**STATED TASK**
Report each line in the items below that contains the string "flame". Copy every matching line in full.

**THE DATA**
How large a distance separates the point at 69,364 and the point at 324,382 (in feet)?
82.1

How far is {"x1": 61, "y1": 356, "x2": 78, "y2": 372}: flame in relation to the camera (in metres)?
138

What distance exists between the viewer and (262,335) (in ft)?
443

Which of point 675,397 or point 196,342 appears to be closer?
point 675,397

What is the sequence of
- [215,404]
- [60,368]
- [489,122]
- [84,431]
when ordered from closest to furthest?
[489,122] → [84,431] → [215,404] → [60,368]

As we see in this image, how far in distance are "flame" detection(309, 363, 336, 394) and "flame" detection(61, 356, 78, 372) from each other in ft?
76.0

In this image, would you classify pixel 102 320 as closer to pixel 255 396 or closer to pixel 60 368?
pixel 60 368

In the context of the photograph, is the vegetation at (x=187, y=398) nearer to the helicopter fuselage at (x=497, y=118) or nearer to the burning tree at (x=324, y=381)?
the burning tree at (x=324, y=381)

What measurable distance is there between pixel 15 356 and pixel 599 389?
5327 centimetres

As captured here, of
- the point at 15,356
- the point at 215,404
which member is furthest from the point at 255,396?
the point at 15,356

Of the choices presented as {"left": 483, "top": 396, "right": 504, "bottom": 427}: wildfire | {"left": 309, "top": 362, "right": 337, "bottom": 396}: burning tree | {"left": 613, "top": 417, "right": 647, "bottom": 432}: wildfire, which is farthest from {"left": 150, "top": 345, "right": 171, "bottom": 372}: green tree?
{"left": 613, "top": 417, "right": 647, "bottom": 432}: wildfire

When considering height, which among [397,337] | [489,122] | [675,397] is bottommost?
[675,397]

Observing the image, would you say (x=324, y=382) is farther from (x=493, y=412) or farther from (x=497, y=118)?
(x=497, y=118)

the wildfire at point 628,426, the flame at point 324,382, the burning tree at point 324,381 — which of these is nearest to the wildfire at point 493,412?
* * *
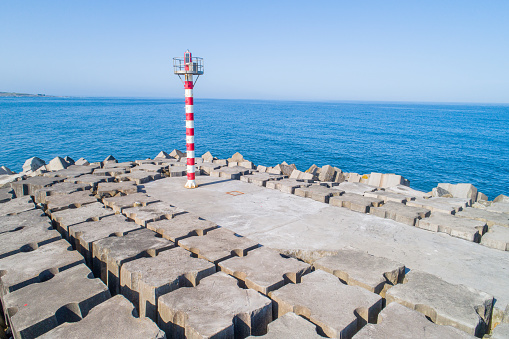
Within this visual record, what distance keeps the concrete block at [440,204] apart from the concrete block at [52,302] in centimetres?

**IN RESPONSE**
How far is {"x1": 61, "y1": 356, "x2": 78, "y2": 372}: flame in relation to the camera (in metres)?
As we see in this image, how far in distance are "flame" detection(309, 363, 336, 394) and "flame" detection(61, 356, 78, 372) from each other in ft?
the wildfire at point 628,426, the flame at point 324,382, the burning tree at point 324,381 — which of these is nearest to the wildfire at point 493,412?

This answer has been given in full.